One of the challenges facing EU Member States is missing trader fraud, which is sometimes referred to in the more colourful language of “carousel” fraud.

This fraud typically involves transactions in goods such as mobile telephones or computer chips, which are bought and sold by various intermediaries before reaching the final consumer. The criminal will insert himself in the supply chain, buying goods from one trader and selling them on to another. The criminal will typically acquire the goods from a person who is not required to charge Value Added Tax (VAT) (for example, from a trader in another member State), but will charge VAT to his customer. The criminal will then make off with the VAT which he has collected from his customer, failing to account to HMRC for either this VAT or the VAT due on his acquisition of the goods. This is not tax avoidance.
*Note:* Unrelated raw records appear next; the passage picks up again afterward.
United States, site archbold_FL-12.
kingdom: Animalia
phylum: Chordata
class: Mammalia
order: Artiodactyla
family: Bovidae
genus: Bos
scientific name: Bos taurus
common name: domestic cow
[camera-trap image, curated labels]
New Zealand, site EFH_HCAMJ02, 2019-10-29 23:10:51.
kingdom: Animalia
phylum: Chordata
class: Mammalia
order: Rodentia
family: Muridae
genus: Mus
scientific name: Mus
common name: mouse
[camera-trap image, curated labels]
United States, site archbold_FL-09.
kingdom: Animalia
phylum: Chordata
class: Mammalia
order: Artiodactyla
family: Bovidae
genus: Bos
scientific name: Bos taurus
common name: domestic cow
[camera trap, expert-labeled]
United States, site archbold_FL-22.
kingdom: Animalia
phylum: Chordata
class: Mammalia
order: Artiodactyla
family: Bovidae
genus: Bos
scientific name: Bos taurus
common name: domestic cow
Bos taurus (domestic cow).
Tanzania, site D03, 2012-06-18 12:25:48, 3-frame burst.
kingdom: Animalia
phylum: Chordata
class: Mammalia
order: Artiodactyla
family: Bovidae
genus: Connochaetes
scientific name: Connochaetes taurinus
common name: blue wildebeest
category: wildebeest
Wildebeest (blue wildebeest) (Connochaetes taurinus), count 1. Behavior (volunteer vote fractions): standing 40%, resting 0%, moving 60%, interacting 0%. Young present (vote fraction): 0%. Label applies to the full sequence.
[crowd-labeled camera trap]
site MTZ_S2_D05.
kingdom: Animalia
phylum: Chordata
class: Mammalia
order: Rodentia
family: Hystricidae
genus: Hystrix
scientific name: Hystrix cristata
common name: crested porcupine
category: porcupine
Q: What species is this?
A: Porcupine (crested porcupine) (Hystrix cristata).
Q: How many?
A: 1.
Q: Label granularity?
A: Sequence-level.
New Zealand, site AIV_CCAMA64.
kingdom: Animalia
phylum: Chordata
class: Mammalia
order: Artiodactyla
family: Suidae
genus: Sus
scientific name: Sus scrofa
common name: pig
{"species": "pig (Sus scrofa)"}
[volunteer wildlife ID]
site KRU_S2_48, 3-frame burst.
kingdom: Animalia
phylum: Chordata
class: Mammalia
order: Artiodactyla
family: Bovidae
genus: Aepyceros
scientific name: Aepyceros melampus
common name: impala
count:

It is a criminal act, as the “trader” in question never had any intention of complying with his obligation to account for VAT to the tax authority.

The French, Dutch and UK tax authorities have recently reacted to evidence that criminals may be using carbon trading as a vehicle for carousel fraud - this is likely to involve the criminal buying carbon credits VAT-free from suppliers in other EU Member States, and selling it on (plus VAT, which the criminal keeps) to buyers in the criminal’s own EU Member State. The reactions have been different – the French approach is to exempt carbon trading from VAT, whilst the Dutch have extended the reverse charge to domestic carbon trading. The latter requires the customer to self-assess VAT, rather than pay VAT to its supplier, thereby reducing the scope for a criminal supplier to make off with the VAT. The UK have adopted the approach of zero-rating supplies, i.e. making them free of VAT, whilst maintaining the right to recover input VAT. The fact that other jurisdictions in the EU have not acted does not mean that the problem is, or will remain, confined to only these countries.